About five years ago, she and her mom took a basic handgun class as a mother-daughter bonding activity. While they were doing it just for fun, Cade also felt that she was exercising "a right we have as Americans. Why waste it? You know people literally fought a war so that we could have this right. We should try it out."
They did — and they liked it.
"I think what I liked about it is it's a little bit like yoga, where it's a combination of really intense focus and physical effort," she said.
Soon afterward, Cade bought her first gun, a .22 semi-automatic pistol. To her surprise, she was embraced by a gun community which was welcoming, generous and helpful to a newcomer. At ranges, experienced gun owners offered to let her try their guns and acted as mentors when she started competitive shooting.
It wasn't long before Cade was shooting as much ammunition as she could afford, as many as 10,000 practice rounds a year. She entered pistol shooting competitions that simulate self-defense scenarios and shot long-distance rifles in North Dakota, hitting targets a mile away. She was once even the cover model for a gun manufacturer's catalog.
When asked how many guns she owns, she'll only say, "I have fewer guns than I have pairs of shoes. But not by much."
Despite the fact that she hates politics and gets nervous speaking in public, she volunteers as a team leader with the Minnesota Gun Owners Caucus because "I have a voice that is kind of underrepresented in the media. Most of the liberal gun owners that I know are like really in the closet about it," she said.
Being rational
Cade was born in North Carolina to a white mother and a black father, who died when she was 17. She has spent most of her life in Minnesota.
She said gun access is important for people of color if they don't live in neighborhoods where protection from crime is as good as in white communities.
"It's not that you are trigger-happy. It's just that you want the option and you want to have the agency to make the choice to defend yourself if you have to, " she said.
Around firearms, she's a stickler for safety, vigilant about careful gun handling procedures.
As a feminist, she sees parallels between being a gun rights activist and being "super pro choice" on abortion.

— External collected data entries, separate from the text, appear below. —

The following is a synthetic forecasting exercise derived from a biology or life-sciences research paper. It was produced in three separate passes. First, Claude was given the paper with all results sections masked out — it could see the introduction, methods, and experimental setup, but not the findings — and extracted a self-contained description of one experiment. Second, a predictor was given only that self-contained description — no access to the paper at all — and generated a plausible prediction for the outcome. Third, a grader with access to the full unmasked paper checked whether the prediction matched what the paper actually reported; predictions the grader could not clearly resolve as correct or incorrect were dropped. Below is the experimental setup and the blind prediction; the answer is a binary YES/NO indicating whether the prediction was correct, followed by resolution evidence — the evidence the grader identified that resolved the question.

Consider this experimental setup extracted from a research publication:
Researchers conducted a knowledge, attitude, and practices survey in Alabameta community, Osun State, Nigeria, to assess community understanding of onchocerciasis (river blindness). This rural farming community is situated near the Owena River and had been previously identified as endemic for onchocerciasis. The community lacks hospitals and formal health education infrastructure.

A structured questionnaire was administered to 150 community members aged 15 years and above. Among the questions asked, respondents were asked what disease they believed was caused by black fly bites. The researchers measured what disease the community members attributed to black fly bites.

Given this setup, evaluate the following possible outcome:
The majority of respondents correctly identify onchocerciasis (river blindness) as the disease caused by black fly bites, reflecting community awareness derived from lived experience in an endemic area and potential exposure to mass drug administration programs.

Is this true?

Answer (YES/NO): NO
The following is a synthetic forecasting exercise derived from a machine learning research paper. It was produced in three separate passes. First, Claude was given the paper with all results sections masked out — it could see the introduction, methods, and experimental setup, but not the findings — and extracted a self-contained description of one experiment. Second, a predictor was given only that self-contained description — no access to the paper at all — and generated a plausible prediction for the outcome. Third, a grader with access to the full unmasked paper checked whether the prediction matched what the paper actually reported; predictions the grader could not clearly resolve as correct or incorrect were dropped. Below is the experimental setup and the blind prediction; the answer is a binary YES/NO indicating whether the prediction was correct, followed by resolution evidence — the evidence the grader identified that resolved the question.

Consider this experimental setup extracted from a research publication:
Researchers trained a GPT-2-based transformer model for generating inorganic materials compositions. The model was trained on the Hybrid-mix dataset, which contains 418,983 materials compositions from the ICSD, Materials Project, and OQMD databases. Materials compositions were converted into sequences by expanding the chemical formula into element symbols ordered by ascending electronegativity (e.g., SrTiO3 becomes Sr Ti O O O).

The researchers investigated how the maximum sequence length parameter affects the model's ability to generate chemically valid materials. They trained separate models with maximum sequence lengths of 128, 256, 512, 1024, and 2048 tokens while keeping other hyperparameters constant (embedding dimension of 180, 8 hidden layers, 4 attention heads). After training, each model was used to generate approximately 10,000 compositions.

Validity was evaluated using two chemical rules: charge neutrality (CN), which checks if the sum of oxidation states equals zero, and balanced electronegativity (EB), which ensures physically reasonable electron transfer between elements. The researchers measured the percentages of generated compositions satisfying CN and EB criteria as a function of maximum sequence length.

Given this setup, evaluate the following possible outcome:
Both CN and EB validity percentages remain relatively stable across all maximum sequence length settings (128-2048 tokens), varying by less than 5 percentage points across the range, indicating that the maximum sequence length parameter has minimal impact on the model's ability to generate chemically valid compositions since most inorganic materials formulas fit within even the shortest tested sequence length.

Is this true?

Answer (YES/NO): NO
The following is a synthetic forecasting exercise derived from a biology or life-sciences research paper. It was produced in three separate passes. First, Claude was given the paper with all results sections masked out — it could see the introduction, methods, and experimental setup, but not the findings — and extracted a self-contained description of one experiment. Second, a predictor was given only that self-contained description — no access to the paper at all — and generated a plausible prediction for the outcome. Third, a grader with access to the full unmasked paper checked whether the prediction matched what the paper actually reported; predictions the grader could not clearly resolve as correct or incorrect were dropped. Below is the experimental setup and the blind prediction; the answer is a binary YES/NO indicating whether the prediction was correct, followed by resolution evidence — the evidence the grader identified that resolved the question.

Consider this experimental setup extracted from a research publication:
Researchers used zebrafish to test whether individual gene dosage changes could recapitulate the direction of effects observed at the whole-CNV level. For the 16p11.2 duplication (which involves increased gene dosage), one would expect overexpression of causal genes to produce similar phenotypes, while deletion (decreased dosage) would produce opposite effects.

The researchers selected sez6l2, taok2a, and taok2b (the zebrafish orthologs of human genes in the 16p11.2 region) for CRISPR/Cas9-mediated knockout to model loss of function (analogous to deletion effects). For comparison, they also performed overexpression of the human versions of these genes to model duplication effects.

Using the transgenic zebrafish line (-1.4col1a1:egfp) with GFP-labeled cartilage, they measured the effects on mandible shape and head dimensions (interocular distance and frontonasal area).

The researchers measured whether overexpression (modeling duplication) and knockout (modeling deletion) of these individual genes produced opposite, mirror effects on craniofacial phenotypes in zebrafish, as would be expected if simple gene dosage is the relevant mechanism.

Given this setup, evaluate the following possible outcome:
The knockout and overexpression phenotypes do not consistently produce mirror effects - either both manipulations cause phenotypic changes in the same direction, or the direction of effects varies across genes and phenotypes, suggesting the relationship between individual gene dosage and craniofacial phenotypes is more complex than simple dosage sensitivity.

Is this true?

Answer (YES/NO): NO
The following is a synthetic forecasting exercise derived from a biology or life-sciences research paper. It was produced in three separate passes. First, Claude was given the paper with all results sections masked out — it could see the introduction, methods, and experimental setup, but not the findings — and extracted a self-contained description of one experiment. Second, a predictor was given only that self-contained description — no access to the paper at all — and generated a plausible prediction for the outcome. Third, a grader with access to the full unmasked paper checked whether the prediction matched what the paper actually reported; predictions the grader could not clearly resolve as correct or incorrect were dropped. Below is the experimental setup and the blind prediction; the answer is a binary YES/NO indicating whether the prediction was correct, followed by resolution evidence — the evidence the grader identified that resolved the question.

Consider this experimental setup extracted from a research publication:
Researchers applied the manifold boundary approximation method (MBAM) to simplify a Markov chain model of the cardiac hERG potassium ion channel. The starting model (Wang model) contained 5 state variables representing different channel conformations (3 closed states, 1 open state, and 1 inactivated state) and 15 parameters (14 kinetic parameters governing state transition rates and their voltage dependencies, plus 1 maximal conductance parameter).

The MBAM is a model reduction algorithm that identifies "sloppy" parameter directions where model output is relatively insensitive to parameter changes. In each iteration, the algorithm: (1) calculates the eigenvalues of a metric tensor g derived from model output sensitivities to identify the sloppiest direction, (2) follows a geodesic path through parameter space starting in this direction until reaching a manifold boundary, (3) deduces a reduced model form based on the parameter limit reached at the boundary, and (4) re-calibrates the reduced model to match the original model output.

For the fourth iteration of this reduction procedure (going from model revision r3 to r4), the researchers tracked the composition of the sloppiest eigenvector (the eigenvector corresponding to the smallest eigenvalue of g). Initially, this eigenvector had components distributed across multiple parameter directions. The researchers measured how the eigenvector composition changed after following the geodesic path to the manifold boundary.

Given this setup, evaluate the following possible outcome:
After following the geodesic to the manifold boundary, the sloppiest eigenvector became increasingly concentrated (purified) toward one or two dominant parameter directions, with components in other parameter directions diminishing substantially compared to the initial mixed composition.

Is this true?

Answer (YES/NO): YES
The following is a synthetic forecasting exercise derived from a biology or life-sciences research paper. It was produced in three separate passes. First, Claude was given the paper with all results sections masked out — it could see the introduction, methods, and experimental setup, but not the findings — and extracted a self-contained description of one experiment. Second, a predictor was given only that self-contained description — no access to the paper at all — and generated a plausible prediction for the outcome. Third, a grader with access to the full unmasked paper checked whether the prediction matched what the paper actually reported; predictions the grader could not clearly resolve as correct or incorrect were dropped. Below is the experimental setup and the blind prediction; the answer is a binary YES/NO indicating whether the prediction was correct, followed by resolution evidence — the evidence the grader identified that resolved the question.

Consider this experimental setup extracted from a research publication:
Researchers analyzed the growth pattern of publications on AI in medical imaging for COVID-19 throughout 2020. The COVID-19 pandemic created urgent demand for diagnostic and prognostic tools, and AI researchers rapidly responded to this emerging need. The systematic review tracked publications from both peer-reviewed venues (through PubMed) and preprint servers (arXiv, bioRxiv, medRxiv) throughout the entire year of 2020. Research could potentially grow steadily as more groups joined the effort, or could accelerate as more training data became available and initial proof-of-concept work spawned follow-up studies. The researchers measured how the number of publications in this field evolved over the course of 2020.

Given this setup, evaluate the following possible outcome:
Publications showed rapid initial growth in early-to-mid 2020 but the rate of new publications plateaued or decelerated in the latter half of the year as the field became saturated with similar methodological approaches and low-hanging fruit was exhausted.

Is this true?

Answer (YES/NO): YES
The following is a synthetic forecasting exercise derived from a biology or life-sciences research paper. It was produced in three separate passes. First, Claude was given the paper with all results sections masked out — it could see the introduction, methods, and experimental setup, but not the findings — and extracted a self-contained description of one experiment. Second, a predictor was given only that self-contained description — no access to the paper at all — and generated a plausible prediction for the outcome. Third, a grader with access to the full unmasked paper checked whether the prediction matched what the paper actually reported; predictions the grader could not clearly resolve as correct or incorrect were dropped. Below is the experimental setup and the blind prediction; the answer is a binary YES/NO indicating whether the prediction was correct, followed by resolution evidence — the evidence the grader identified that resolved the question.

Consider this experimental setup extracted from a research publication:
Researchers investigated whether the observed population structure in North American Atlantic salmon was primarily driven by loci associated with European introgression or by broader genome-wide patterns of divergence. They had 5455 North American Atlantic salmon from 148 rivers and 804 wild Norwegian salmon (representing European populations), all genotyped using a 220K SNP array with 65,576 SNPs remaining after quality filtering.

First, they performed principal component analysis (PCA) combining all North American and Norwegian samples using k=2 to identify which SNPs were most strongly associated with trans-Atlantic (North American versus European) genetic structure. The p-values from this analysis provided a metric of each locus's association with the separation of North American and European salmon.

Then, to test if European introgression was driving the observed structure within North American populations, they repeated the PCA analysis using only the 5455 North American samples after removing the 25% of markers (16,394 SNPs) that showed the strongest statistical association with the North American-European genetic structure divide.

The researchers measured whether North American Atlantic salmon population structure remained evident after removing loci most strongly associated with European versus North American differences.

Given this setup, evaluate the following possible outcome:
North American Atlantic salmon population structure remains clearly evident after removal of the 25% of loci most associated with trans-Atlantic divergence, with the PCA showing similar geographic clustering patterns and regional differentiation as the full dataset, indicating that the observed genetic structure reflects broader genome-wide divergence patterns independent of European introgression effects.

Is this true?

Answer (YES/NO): NO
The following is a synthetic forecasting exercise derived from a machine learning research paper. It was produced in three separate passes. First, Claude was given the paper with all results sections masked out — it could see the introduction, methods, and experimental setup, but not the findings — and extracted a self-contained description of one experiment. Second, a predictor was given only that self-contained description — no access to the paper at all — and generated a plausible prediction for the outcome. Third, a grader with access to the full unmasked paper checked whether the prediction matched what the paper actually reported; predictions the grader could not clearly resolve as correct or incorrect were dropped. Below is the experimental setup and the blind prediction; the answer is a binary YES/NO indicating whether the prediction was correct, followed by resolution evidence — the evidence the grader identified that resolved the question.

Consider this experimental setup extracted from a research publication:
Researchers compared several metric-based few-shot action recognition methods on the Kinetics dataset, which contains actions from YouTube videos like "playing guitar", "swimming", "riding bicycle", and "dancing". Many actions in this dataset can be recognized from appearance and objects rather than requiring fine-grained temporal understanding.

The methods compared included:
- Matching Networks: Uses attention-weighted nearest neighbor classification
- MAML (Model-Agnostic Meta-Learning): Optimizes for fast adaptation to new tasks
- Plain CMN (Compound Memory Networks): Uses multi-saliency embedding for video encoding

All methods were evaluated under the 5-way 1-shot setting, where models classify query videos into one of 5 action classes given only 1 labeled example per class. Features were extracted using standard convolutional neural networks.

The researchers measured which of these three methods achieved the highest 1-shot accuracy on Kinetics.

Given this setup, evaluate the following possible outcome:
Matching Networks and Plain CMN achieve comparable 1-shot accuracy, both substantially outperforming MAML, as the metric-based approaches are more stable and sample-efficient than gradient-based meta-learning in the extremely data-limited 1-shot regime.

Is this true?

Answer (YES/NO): NO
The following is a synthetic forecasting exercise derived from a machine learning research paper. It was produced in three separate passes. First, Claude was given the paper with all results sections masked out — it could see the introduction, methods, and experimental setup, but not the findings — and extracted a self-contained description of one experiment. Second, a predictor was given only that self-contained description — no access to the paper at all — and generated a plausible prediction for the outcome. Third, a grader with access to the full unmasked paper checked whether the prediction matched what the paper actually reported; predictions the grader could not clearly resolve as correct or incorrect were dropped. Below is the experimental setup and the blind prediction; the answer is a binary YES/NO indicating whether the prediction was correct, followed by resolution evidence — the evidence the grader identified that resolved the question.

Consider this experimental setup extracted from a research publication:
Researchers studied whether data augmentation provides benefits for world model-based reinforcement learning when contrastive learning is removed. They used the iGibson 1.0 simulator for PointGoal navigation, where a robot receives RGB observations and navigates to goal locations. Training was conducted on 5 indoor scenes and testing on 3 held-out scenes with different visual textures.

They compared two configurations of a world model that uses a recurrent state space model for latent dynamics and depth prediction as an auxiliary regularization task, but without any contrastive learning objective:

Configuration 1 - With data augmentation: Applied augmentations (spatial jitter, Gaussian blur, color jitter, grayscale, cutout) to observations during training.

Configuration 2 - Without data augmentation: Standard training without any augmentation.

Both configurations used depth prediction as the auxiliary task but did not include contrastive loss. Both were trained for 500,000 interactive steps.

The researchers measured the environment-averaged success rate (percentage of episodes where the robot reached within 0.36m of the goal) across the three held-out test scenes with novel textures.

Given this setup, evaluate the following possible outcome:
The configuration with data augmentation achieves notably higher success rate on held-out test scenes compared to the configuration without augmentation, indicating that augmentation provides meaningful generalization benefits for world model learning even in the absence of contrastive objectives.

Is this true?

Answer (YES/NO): YES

Both positions involve protecting controversial rights from what she calls "bad faith" government restrictions. Proposed restrictions on abortion clinics often are justified as increasing women's safety, but Cade believes they are really intended to reduce access to the procedure. Just as she believes many proposed gun control laws would reduce access to guns while not increasing safety.
"In my mind, these issues are very, very similar," Cade said. "I come from a place of liberal values. So when I explain why I oppose a gun law, it's from my values. It's not from conservative values."
She left the NRA when it created ads she felt were polarizing, alienating and "extreme right wing."
But she also objects when people compare the NRA to the KKK, or make "utterly ridiculous" arguments that the Second Amendment was originally created to protect slave owners.
"If you really look at the Constitution, none of the rights in there were supposed to apply to us until we took them for ourselves," she said. "I don't care if they wrote it for me. It's mine now."
Cade said she's been attacked online for speaking out about gun rights.
"I've been called a despicable murder advocate. I've been called an inhuman, you know, dancing in the blood of children, stuff like that. That stuff, it kind of gets to you after a while," she said.
"I'm like, not 'the gun lobby,' " she said. On second thought, she admits, "Well, I am the gun lobby."
Still, she resists being provoked into personal attacks.
Instead, Cade has asked friends to post photos of "friendly-looking gun-related pictures" on Twitter and Instagram with the hashtag #WeAreMN. She wants to make a video using the photos.
"The goal is to humanize gun owners," she said. "We're normal people and we're part of this community, too."
"I don't think you can judge either side by the worst people on that side. That's not fair, and that just contributes to us not being able to talk to each other," she said. "It would be cool if we could all come together and be rational about it. But we can't seem to do that very well."